多色使いチェックのテキスタイルが魅力的なスプリングコートのリメイクをご紹介。

以前他でリメイクを施されお気に入りで着続けているスプリングコートです。
現在はもう少し身体にあったサイズ、デザインに変えていきたいとのご依頼をいただきました。


-リメイク前の状態- (画像 : 上)
⚫︎無造作にいくつものタック(つまみ)から出来上がった独創的なフォルム。
個性的で独特なタック処理が特徴です。
膝付近はタックによって裾絞りのシルエットが見られます。
タックは表に出し「角」や「尾ひれ」の様で表面に凹凸感、面白いディテールを見せています。
⚫︎着丈は足首近くあるロングシルエット


-リメイク内容- (画像 : 下)
⚫︎フォルムの再構築
女性の身体に沿ったスタイルを基礎として、ご依頼主様に似合うバランスに仕上げていきます。
表に出すタックのディテールは受け継ぎながら、新たなフォルムに再構築していきます。

スタートは着丈のカット(約10cm)から。
裾の広がりの想定を置き、分量調整の為に一番最初に行います。
着丈が決まりタック処理によってフォルムを再構築していきます。
ハサミで生地をカットするのではなく、タックのみでフォルム作り上げるのはプリミティブでとてもシンプルな技法だと感じます。
どの位置で生地を摘むのか。
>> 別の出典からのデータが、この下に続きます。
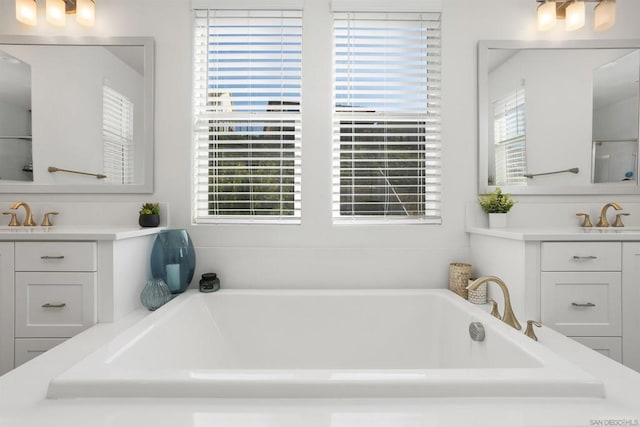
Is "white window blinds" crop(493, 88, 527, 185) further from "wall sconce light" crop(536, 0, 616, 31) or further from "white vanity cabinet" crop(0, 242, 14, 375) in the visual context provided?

どのくらいの分量の生地を摘むのか、どこからどこまで摘むのか。
この3点からこうしたい、こう思うを形にしていくのです。
フラットな生地を立体化へ。

フォルムを作ると同時に、表に出すタックは視覚的にも印象を与えるのでデザインポイントとして感じさせていきたいものです。
タックの凹凸は陰影が表れ、とても彫刻的な装飾デザインが加わっていきます。
身頃はウエストシェイプをして、膝付近にあったダーツは外し、裾広がりラインを実現しました。

袖へ移ります。
身頃からの流れで続く袖、シルエットデザインを調和させていきます。
二の腕部分はタックを入れず膨らみを持たせ、袖口はバランス良くタックを加えて絞ります。
メリハリのあるパフスリーブのデザインを持たせました。

今回はタック処理だけのテクニカルでシルエット構築を試みました。
一番お分かりいただけるのは画像のそれぞれの下段、右端をご覧になってください。
(ビフォー) 長方形のラインから (アフター) X型ラインへ変化が見られます。



摘むところは細くなり、摘まれてない所は広がる。シェイプとボリュームの関係性。
生地だからこそ生まれる動きや流れる表情を楽しんでいただけたら嬉しいです。
シルエット構築はタックのディテール遊びなどからもご提案いたします。
鏡の前で前、左右、斜め、後ろ、360度洋服チェックをしてみてください。
ここのシルエットこうだったらと感じられたら「シルエット構築のリメイク」をお勧めいたします。
前よりぐっとおしゃれが楽しくなります。



そしてさらにおしゃれが楽しく感じられる「Inside out」(裏返し)をご提案。
元々のお仕立てにブルー配色のパイピングが施されていました。実にアクセントが効いた良いブルー配色。表にして見せたい!
この裏返しでのご着用はお依頼主様の雰囲気にピッタリ合うのでサプライズのご提案をいたしました。
リバーシブル対応にボタン、ポケットの実用仕様を加えて完成となりました。


スプリングコートが活躍する季節を迎えます。
どうぞ参考にしてみてください。